Passage for review =>
<<<<

Scripps CEO Witnesses Devastation in Haiti While Gaining Valuable Disaster Training
The Jan. 12 earthquake that flattened much of Port au Prince, Haiti, and killed at least 230,000 people is providing valuable lessons for disaster preparedness and response on an almost unimaginable scale, says Scripps Health CEO/President Chris Van Gorder.
"There were two reasons why we went down there," says Van Gorder, who recently returned from his second trip to the stricken nation since the earthquake. "The first was humanitarian. The second was the learning. I am passionate about disaster planning and I don't believe the time to learn how to function in a disaster is when the disaster occurs."
Van Gorder concedes that it's doubtful that the United States will experience a natural disaster of similar magnitude because of building codes, infrastructure, engineering, and planning. The Haitian earthquake and the 1989 earthquake that struck the San Francisco Bay area both measured around 7.0 on the Richter Scale. The San Francisco quake claimed 63 lives. Even Hurricane Katrina, with more than 1,800 fatalities, pales in comparison to the death toll in Haiti.
Regardless, Van Gorder says providing care in the most challenging of environments is giving U.S. healthcare professionals valuable experience that can't be replicated by disaster training drills.
"We saw the injuries that would occur in an earthquake—major extremity injuries, major crush injuries, amputations, spinal cord injuries, pressure ulcers caused by people being underground and in the same position for extended periods of time," Van Gorder says.
The Scripps response team and a University of Maryland medical team worked in the remains of the Hospital St. Francois de Sales. It was grim, desperate work under bad conditions.
"Half the hospital collapsed, a four-story building which was their pediatric unit. The estimate was somewhere between 50 and 200 bodies were still entombed in the building," Van Gorder says. "We went into some areas of the hospital that hadn't collapsed, but were adjacent to the building and the smell was atrocious. Our CMO said he almost threw up, and he has been dealing with trauma his entire career."
Even in those hellish conditions, Van Gorder says he was inspired by the extraordinary flexibility and creativity of doctors and nurses.
"They created as sterile an environment as possible without the tools we have here. Our scrub sink was a bucket outside. We saw a rip saw that was being sterilized for amputations. Fortunately we didn't have to use it."
"We were doing our anesthesia on the first trip with ketamine. There was no general anesthesia. There was no intubating the patients during surgery," he says. "A nurse anesthetist gave them a shot and disappeared. I was responsible for monitoring the patients' vitals while the surgeon did surgery and I was a scrub nurse. It wasn't Civil War medicine, but it was more like World War I medicine."

>>>>

Data supplied =>

<<<<

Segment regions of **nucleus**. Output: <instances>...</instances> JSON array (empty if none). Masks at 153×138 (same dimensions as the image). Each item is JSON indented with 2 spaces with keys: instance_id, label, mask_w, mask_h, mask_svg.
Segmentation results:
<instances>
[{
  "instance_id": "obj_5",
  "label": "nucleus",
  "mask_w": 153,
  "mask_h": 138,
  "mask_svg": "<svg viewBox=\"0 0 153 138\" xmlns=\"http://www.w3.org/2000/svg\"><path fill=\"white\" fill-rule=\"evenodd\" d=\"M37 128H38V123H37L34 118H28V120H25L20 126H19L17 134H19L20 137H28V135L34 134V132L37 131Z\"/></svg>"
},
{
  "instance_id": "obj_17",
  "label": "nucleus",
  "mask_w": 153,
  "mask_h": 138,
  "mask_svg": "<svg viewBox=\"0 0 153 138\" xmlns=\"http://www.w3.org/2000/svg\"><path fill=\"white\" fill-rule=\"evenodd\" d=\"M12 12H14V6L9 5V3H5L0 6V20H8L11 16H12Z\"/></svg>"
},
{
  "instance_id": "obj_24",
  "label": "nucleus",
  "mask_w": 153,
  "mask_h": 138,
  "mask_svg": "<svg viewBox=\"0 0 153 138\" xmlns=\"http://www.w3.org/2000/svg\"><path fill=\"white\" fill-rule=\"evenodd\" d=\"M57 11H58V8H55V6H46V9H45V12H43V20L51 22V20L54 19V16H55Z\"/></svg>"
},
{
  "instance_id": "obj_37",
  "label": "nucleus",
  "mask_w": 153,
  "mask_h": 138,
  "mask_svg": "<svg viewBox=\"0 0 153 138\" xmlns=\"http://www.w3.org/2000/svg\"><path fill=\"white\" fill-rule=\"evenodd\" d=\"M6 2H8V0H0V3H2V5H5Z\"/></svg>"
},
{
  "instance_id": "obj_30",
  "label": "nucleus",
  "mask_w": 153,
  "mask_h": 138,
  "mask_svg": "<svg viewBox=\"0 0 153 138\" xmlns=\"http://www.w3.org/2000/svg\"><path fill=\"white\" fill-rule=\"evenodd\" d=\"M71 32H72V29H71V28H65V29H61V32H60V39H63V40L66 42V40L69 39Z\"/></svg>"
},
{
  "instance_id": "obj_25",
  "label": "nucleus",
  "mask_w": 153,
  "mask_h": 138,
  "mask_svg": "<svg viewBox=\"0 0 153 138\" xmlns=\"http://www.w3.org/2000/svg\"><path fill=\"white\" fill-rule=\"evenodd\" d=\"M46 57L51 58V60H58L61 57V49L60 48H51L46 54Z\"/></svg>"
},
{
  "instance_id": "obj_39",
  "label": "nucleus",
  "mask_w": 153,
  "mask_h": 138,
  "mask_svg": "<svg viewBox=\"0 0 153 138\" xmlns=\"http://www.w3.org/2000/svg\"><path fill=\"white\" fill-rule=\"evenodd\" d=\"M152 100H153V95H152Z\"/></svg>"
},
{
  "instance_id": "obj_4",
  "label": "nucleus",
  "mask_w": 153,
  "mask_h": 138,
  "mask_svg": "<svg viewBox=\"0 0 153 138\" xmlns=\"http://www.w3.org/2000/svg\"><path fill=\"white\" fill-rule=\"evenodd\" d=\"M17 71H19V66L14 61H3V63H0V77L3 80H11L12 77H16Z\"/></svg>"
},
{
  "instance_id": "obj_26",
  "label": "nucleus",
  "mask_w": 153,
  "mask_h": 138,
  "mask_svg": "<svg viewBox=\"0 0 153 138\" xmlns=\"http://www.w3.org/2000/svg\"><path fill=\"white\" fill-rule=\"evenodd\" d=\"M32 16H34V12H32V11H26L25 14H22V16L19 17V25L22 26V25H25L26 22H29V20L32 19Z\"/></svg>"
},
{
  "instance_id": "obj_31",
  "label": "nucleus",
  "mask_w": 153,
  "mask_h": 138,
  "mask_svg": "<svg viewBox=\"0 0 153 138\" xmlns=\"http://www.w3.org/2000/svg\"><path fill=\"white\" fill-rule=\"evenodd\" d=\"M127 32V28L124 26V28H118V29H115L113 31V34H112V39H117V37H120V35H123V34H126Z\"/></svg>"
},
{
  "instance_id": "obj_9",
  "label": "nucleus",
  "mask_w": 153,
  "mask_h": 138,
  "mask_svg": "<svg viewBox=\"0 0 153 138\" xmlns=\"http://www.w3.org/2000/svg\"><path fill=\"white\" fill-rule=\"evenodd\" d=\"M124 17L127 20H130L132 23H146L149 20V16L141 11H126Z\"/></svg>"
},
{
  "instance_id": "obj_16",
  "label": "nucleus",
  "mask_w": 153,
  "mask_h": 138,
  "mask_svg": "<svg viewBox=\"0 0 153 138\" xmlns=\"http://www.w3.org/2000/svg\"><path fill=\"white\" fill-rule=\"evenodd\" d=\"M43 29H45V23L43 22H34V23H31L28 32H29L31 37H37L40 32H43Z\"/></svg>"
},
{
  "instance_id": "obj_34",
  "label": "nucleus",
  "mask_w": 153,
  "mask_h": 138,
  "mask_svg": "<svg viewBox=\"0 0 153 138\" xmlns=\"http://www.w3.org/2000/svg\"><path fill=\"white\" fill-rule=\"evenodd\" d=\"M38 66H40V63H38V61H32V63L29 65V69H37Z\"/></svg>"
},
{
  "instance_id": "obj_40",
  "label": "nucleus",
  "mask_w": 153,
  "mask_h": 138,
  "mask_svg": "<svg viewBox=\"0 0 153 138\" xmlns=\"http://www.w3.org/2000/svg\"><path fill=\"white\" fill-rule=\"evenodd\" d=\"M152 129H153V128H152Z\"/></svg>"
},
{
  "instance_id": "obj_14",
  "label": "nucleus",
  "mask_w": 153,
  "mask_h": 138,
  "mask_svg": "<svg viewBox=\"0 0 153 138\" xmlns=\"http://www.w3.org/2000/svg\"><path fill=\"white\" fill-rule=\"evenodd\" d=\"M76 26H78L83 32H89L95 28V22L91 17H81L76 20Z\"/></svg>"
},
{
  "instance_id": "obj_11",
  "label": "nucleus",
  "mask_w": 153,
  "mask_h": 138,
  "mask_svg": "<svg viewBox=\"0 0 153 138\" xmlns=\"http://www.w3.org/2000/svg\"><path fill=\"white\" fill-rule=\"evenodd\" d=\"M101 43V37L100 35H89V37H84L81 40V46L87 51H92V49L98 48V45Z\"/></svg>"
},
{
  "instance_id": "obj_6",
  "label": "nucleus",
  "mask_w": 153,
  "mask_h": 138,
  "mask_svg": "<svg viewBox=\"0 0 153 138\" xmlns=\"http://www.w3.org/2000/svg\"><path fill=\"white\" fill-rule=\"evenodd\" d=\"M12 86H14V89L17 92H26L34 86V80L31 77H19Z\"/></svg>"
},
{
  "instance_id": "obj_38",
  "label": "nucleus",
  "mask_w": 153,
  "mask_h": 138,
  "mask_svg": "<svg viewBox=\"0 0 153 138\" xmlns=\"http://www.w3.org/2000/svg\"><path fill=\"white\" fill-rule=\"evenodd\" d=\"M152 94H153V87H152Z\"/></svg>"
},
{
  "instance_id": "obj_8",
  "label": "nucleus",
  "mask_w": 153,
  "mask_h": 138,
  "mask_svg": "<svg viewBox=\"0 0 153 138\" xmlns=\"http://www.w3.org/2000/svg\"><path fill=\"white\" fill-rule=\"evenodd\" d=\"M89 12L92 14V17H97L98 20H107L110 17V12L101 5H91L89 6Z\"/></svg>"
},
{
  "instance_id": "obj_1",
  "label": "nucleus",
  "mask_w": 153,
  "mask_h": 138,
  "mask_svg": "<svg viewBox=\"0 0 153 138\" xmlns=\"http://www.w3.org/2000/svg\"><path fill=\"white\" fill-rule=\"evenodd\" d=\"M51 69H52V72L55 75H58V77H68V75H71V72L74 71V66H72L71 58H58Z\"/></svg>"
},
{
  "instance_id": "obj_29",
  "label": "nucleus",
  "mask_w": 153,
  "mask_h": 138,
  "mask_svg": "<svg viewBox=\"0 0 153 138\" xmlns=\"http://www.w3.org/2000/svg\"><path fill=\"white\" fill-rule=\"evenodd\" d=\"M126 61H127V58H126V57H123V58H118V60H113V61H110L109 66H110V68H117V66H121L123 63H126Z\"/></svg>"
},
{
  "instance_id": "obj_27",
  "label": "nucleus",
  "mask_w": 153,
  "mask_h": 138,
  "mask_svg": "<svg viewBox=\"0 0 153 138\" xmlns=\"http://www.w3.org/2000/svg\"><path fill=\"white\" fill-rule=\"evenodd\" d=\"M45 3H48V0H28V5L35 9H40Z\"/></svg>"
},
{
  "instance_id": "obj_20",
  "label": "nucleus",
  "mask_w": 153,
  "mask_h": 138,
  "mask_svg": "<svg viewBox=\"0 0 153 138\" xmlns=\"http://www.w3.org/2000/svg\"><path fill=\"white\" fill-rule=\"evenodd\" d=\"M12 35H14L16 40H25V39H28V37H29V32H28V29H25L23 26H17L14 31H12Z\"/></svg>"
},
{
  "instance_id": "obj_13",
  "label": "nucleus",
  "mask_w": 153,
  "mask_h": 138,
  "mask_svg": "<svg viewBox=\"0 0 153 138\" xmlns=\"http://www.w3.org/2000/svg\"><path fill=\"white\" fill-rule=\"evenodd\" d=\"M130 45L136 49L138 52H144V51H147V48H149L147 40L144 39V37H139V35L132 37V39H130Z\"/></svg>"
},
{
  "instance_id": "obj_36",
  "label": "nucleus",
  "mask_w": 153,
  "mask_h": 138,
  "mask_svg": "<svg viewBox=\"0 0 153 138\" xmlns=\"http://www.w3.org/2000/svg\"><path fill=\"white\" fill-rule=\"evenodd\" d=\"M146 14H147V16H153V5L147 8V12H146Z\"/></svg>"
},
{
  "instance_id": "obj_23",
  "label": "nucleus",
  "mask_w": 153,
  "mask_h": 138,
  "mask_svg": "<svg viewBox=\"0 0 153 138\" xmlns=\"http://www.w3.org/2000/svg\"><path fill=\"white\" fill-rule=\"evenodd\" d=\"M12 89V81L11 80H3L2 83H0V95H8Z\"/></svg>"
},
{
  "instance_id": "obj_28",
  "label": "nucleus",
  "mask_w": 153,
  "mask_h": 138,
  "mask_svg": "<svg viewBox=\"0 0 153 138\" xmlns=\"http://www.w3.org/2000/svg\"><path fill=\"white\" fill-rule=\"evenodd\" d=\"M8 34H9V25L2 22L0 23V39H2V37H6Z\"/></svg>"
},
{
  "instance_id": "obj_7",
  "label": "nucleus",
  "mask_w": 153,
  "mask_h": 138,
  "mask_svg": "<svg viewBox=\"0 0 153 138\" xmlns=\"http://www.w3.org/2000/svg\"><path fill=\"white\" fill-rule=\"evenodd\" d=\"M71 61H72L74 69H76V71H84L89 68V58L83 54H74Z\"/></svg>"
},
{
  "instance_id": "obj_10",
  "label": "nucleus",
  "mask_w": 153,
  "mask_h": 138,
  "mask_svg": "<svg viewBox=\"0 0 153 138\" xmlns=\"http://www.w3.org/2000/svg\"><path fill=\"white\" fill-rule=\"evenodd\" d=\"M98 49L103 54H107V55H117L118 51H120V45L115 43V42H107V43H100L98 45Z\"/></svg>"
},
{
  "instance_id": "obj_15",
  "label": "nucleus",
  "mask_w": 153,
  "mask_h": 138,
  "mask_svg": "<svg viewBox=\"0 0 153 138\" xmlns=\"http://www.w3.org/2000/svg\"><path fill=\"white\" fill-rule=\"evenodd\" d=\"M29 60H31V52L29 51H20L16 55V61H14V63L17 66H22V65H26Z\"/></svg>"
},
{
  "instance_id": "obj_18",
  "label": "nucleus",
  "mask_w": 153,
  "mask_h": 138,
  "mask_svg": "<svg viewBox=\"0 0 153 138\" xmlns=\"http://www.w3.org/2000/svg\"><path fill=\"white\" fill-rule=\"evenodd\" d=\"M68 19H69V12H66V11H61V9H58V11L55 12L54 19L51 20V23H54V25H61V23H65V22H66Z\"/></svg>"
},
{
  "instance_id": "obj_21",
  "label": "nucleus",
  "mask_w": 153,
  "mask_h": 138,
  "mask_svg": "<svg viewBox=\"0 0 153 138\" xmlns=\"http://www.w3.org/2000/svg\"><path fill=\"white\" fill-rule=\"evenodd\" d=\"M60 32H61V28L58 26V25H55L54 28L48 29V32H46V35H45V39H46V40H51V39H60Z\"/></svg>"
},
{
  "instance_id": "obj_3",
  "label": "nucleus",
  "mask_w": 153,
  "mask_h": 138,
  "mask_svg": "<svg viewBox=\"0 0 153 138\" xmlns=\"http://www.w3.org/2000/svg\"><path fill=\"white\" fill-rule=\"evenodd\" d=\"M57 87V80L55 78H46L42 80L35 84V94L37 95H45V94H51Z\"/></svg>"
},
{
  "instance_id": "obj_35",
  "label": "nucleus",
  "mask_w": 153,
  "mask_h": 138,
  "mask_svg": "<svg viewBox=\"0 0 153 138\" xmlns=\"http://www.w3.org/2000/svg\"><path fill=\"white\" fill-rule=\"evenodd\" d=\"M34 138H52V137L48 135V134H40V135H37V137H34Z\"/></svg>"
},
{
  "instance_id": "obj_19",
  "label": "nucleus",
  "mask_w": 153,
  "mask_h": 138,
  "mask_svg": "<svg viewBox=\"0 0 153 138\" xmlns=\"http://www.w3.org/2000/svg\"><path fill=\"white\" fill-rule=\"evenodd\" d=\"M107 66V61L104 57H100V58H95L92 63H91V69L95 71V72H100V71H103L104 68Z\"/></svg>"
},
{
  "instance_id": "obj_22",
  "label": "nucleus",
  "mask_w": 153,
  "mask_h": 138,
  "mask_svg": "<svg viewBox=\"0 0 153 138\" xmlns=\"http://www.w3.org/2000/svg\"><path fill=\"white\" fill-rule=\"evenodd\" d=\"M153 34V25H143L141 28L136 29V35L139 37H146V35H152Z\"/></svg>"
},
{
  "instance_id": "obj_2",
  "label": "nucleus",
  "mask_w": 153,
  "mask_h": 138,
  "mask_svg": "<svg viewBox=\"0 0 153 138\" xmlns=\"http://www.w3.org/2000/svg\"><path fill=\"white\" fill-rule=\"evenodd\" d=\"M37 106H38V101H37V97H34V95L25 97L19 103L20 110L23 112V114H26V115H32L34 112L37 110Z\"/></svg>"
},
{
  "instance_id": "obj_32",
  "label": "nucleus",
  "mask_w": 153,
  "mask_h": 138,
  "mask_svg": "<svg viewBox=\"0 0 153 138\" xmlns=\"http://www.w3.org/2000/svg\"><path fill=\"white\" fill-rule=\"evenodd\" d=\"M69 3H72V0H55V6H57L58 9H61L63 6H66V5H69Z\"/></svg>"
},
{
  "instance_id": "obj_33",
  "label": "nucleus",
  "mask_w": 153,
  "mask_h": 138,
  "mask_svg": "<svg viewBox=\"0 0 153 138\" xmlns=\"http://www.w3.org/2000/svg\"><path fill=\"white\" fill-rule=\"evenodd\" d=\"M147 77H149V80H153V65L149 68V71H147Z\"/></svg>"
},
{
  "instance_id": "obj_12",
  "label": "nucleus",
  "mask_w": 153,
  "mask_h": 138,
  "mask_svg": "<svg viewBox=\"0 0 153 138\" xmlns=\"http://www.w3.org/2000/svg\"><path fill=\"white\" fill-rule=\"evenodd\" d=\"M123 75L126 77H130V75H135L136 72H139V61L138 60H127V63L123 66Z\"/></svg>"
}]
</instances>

>>>>

Complete the following =>
1. Transcribe the part of the Haiti earthquake article that opens with the words containing "Scripps CEO Witnesses" and closes with "Chris Van Gorder.".
2. Name each kind of injury that Van Gorder, in the Haiti earthquake article, says the team saw.

Task-by-task answers =>
1.
Scripps CEO Witnesses Devastation in Haiti While Gaining Valuable Disaster Training
The Jan. 12 earthquake that flattened much of Port au Prince, Haiti, and killed at least 230,000 people is providing valuable lessons for disaster preparedness and response on an almost unimaginable scale, says Scripps Health CEO/President Chris Van Gorder.

2.
- Major extremity injuries
- Major crush injuries
- Amputations
- Spinal cord injuries
- Pressure ulcers caused by people being underground and in the same position for extended periods of time